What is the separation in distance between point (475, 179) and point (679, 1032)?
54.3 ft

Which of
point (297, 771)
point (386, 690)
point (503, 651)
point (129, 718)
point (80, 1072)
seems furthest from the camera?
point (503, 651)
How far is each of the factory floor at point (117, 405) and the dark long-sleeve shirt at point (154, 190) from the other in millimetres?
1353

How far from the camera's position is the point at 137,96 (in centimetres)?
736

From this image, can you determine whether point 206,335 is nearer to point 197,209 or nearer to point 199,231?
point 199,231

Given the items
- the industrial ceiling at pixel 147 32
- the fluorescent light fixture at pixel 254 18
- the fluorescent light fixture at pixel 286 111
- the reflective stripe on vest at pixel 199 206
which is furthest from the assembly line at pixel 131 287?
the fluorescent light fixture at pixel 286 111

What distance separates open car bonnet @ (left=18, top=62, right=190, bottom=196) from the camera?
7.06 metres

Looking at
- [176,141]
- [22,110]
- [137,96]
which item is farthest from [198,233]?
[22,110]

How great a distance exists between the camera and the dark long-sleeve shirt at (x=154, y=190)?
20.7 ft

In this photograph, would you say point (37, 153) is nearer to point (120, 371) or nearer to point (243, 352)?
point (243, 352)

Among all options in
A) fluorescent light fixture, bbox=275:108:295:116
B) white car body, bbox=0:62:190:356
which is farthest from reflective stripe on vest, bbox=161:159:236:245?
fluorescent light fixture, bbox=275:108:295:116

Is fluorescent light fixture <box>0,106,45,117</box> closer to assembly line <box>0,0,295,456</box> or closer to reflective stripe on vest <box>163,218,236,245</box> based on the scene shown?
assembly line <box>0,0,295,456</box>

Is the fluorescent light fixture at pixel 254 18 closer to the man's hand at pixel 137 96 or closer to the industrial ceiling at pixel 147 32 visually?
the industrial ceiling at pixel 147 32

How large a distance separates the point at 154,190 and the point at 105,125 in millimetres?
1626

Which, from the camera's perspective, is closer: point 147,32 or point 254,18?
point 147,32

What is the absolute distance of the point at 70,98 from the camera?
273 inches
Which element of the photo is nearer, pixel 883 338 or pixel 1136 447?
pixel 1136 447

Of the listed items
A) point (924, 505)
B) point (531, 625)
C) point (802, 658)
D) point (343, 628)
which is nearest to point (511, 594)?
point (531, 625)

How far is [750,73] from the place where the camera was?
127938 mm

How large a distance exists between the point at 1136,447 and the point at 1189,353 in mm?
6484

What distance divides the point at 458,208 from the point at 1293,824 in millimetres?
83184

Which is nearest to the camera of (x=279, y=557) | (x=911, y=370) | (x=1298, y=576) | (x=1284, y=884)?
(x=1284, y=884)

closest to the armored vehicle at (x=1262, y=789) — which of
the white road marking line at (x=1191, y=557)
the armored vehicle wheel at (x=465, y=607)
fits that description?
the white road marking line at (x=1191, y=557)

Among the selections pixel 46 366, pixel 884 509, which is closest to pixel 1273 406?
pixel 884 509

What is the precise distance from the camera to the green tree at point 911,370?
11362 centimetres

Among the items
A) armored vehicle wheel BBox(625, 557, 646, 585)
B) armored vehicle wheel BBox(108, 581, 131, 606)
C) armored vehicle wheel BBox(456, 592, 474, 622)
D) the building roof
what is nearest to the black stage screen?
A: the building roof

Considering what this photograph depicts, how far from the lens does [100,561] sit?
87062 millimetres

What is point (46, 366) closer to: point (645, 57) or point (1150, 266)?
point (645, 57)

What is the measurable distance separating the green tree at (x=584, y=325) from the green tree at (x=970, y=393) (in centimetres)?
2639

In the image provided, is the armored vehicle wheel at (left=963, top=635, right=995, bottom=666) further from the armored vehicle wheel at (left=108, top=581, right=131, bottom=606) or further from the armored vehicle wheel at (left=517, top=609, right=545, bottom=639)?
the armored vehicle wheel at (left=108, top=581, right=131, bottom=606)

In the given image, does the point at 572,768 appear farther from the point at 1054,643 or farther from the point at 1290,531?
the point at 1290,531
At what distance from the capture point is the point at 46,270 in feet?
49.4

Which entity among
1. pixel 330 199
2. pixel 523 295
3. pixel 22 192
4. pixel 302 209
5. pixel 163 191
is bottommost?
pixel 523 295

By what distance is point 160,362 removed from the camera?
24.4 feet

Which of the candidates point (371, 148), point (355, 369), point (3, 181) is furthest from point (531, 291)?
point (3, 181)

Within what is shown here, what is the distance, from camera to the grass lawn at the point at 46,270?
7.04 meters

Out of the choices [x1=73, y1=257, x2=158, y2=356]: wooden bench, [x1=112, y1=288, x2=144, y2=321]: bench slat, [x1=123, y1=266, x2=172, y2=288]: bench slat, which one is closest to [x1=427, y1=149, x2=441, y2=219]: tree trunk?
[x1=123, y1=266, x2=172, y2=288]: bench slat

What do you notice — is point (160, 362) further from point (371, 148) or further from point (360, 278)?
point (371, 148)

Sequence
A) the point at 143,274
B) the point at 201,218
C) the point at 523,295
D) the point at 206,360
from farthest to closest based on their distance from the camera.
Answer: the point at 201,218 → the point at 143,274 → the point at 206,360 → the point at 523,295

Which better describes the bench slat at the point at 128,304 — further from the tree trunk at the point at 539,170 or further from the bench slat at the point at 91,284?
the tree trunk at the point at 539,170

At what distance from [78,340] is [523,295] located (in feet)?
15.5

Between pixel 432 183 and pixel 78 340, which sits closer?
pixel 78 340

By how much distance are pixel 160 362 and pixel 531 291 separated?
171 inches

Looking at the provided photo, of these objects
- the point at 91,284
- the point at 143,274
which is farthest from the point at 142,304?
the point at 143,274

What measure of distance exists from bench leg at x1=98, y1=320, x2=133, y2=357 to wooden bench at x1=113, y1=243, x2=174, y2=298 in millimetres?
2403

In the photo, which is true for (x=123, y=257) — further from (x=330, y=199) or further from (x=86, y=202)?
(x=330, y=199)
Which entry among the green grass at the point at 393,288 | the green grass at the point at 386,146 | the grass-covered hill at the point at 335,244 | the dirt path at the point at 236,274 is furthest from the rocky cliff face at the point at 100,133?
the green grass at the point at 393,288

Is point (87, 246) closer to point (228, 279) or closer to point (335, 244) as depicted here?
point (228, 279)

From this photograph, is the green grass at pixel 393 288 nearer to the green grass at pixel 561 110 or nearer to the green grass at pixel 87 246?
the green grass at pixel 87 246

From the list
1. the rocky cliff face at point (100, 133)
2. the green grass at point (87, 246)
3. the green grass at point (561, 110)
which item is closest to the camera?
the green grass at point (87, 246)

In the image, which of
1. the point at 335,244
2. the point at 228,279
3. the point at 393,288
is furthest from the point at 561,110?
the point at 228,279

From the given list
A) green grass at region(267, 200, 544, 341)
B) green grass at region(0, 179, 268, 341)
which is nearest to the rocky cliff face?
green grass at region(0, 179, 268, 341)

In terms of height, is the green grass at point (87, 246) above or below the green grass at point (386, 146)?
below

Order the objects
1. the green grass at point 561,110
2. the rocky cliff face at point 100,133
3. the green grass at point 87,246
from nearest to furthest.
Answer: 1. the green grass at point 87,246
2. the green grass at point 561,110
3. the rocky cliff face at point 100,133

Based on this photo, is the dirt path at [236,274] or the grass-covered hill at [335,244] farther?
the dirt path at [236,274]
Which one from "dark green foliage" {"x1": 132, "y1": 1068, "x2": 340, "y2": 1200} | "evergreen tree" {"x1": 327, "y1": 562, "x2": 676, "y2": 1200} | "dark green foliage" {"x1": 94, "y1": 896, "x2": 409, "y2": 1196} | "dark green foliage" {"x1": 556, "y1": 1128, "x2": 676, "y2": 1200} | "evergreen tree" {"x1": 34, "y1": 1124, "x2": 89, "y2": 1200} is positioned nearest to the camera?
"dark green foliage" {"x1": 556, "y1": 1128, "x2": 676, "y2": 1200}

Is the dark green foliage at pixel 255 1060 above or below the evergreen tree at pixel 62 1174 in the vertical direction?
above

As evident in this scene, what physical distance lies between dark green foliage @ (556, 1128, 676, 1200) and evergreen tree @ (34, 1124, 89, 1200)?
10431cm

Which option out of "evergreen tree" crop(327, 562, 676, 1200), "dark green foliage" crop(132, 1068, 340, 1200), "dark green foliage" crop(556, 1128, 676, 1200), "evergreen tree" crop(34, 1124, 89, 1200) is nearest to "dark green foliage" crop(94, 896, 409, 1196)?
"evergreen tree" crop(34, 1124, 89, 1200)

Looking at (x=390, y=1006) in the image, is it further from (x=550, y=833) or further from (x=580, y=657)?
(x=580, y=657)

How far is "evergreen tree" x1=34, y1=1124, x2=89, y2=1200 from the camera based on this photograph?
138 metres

REQUIREMENTS: Copy out the lines of the listing above, starting at the line that contains "What distance divides" and ending at the line that contains "11362 centimetres".

FULL OUTPUT:
What distance divides the point at 458,208 from the point at 1293,824 in millimetres?
83184

Which is nearest to the camera of (x=279, y=557) | (x=911, y=370) | (x=1298, y=576) | (x=1284, y=884)?
(x=1284, y=884)

closest to the armored vehicle at (x=1262, y=789) — which of
the white road marking line at (x=1191, y=557)
the armored vehicle wheel at (x=465, y=607)
fits that description?
the white road marking line at (x=1191, y=557)

Among the selections pixel 46 366, pixel 884 509, which is closest to pixel 1273 406?
pixel 884 509

What is the precise distance from the camera to the green tree at point 911,370?
11362 centimetres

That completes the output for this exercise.